Dass Ausländer in anderen Kulturen leben, bewertet Kisskalt positiv: "Kultur spiegelt etwas von Gottes Schöpfergeist wider." Zugleich warnte er die Tagungsteilnehmer vor überzogenen Erwartungen. Es sei falsch anzunehmen, dass Ausländer, die Christen werden, sich ähnlich verhalten wie die heimischen Christen. Viele Ausländer empfänden deutsche Gemeinden als "langweilig und kalt". Wünschenswert seien Brückenbauer zwischen den Kulturen. In Deutschland geborene Zuwanderer der zweiten oder dritten Generation könnten diese Aufgabe wahrnehmen.

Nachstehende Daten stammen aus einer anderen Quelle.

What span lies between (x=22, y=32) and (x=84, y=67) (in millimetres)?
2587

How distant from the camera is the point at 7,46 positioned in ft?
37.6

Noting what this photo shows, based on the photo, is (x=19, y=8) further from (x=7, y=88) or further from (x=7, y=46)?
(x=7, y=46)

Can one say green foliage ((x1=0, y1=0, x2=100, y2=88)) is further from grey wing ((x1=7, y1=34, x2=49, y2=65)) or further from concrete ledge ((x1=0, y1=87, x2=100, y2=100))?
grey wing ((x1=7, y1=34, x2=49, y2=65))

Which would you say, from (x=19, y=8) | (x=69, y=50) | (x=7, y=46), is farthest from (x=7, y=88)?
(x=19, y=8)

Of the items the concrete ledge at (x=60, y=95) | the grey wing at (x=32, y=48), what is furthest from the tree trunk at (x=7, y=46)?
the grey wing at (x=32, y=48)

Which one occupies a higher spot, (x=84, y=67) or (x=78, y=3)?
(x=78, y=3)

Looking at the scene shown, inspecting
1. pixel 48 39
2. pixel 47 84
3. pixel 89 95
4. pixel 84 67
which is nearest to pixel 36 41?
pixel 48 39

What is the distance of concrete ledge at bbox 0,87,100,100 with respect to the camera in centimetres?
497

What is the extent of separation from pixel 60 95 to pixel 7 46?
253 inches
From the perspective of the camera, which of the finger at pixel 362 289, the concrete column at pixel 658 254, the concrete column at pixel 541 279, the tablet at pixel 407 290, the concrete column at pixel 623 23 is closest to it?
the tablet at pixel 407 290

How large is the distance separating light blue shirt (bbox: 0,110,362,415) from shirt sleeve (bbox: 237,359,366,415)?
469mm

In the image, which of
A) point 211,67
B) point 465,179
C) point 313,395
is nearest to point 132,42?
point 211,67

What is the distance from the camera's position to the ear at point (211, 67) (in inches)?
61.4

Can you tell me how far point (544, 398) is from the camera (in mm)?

Sie trügen mehrere kulturelle Identitäten in sich.

Mission vor der Haustür

Wie der scheidende Leiter des Dienstbereichs Mission, Wilfried Bohlen (Leichlingen), sagte, befinde sich die Weltmission längst "vor der Haustür". Viele Christen hätten aber keinen Blick dafür und nähmen Gelegenheiten, mit Zuwanderern ins Gespräch zu kommen, nicht wahr. So sei es letztlich kaum zu verstehen, dass für die Missionsarbeit in Kamerun viel Geld zur Verfügung gestellt werde, aber "ganze Gruppen von Kamerunern", die in Deutschland leben, nicht beachtet würden. (idea)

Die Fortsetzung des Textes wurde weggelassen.